• _DOCUMENT SOURCE_:
Is
40, 1-5.9-11 ; Ps 103 ; Tt 2, 11-14 ; 3, 4-7 ; Lc 3, 15-16.21-22
Chers
frères et sœurs,
Si
nous voulons comprendre ce que nous dit saint Luc dans l’évangile de ce jour,
il faut procéder en trois étapes.
La
première concerne l’identité de Jean-Baptiste et le sens de son baptême. Jean
était-il le Christ – c’est-à-dire l’« oint du Seigneur » ?
En Israël, il pouvait y avoir trois types d’« oints du Seigneur » :
les rois, les prophètes et les prêtres.
À
l’évidence Jean-Baptiste n’était pas un christ-roi : il n’en avait aucune
légitimité. Christ-prophète, il pouvait l’être, en raison du fait qu’il était
« nazir » - un nazir est un premier-né consacré à Dieu
depuis sa naissance. Et c’était bien le cas de Jean-Baptiste. D’ailleurs, l’évangile
dit que sur Jean-Baptiste reposait l’esprit du prophète Élie. Mais Jean pouvait
être aussi un christ-prêtre. En effet, son père Zacharie lui-même était prêtre,
descendant d’Aaron, de la classe d’Abia. En raison de cette généalogie, Jean,
en effet, est un prêtre tout à fait légitime, digne même d’être grand-prêtre.
Alors les gens s’interrogent, car ils savent bien que les Grands-Prêtres nommés
par Hérode le Grand et les Romains sont illégitimes, eux.
Se
pose alors la question du baptême que Jean pratique au bord du Jourdain. En
effet, le baptême est d’abord un acte sacerdotal : il est une purification
nécessaire du Grand Prêtre, plus généralement des prêtres et des lévites, avant
tout sacrifice, avant toute offrande à présenter à Dieu dans son Temple. Par
extension, tout le Peuple de Dieu ayant vocation à présenter l’offrande de sa
prière à Dieu, doit lui-aussi être purifié. C’est ainsi que sortant d’Égypte
sous la conduite de Moïse, le peuple est purifié dans la Mer Rouge avant de
pouvoir accéder, par un temps de Désert, à la Présence de Dieu au Sinaï. De
même au temps de Josué : c’est après avoir été purifié par le passage du
Jourdain, que le Peuple a pu entrer en Terre Promise avant de pouvoir accéder,
finalement, à Jérusalem.

• _DONNÉES BRUTES_:
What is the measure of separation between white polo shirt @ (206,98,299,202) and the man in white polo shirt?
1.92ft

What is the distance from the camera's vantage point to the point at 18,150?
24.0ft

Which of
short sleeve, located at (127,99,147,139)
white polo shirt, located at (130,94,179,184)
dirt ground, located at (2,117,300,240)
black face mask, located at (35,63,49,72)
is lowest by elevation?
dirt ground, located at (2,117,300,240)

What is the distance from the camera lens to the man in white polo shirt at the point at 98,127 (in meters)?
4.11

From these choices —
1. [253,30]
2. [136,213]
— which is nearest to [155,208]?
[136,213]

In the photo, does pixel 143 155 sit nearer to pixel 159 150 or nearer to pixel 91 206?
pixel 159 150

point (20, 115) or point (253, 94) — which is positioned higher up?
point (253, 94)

* * *

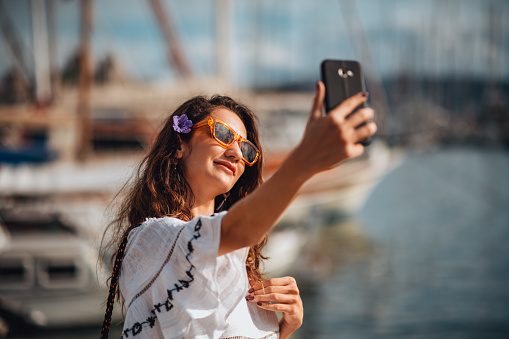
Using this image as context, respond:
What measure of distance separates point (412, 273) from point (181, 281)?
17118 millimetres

---

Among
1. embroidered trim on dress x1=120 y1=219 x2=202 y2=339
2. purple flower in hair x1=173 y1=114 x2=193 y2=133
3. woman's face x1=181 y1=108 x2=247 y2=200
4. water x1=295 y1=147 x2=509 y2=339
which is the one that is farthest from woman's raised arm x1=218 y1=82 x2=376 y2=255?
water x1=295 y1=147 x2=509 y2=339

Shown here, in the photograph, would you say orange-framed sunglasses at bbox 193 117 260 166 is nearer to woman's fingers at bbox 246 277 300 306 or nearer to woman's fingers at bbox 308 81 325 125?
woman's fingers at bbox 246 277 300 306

• _CONSIGNES_:
[1] Recopiez à l'identique le passage de l'homélie sur Jean-Baptiste allant de "En Israël, il" jusqu'à "sont illégitimes, eux." inclus.
[2] D'après l'homélie sur Jean-Baptiste, à quelle classe sacerdotale appartenait Zacharie, le père de Jean ?
[3] Prolongez l'homélie sur Jean-Baptiste à la suite de sa dernière phrase.

• _RÉPONSES DANS L'ORDRE_:
[1]
En Israël, il pouvait y avoir trois types d’« oints du Seigneur » :
les rois, les prophètes et les prêtres.
À
l’évidence Jean-Baptiste n’était pas un christ-roi : il n’en avait aucune
légitimité. Christ-prophète, il pouvait l’être, en raison du fait qu’il était
« nazir » - un nazir est un premier-né consacré à Dieu
depuis sa naissance. Et c’était bien le cas de Jean-Baptiste. D’ailleurs, l’évangile
dit que sur Jean-Baptiste reposait l’esprit du prophète Élie. Mais Jean pouvait
être aussi un christ-prêtre. En effet, son père Zacharie lui-même était prêtre,
descendant d’Aaron, de la classe d’Abia. En raison de cette généalogie, Jean,
en effet, est un prêtre tout à fait légitime, digne même d’être grand-prêtre.
Alors les gens s’interrogent, car ils savent bien que les Grands-Prêtres nommés
par Hérode le Grand et les Romains sont illégitimes, eux.

[2] À la classe d'Abia.

[3]
Ainsi,
le baptême de Jean peut être compris de deux manières. Pour le peuple, il
s’agit de se purifier, car le Messie devant venir, de nouveau la Terre Promise sera
rendue accessible et Dieu s’y manifestera. Dans ce sens, Jean-Baptiste se
présente plutôt comme un Christ-prophète, qui prépare le peuple à la venue de
Dieu. Mais pour saint Luc, et pour Jean-Baptiste, et Jésus, il faut voir le
baptême de Jean différemment. C’est la deuxième étape.
Quand
Jésus se présente au baptême, qui est-il ? En fait, c’est bien lui, le
Christ. Mais quel Christ ? Un christ-roi, un christ-prophète ou un
christ-prêtre ?
Christ-roi,
il l’est de naissance : il est fils de Marie, fille de David, et adopté
par Joseph, fils de David. Jésus est de lignée royale à 100% : il ne lui
manque que l’onction donnée par le Grand-Prêtre pour activer sa royauté. Or,
nous l’avons vu, Jean-Baptiste est légitime en tant que Grand-Prêtre. Le
baptême de Jésus peut être vu comme une onction royale. Et il l’est.
Christ-prophète ?
Comme Jean, Jésus est un premier-né consacré à Dieu dès sa naissance. Comme
lui, il est célibataire et respecte intégralement les commandements de la Loi.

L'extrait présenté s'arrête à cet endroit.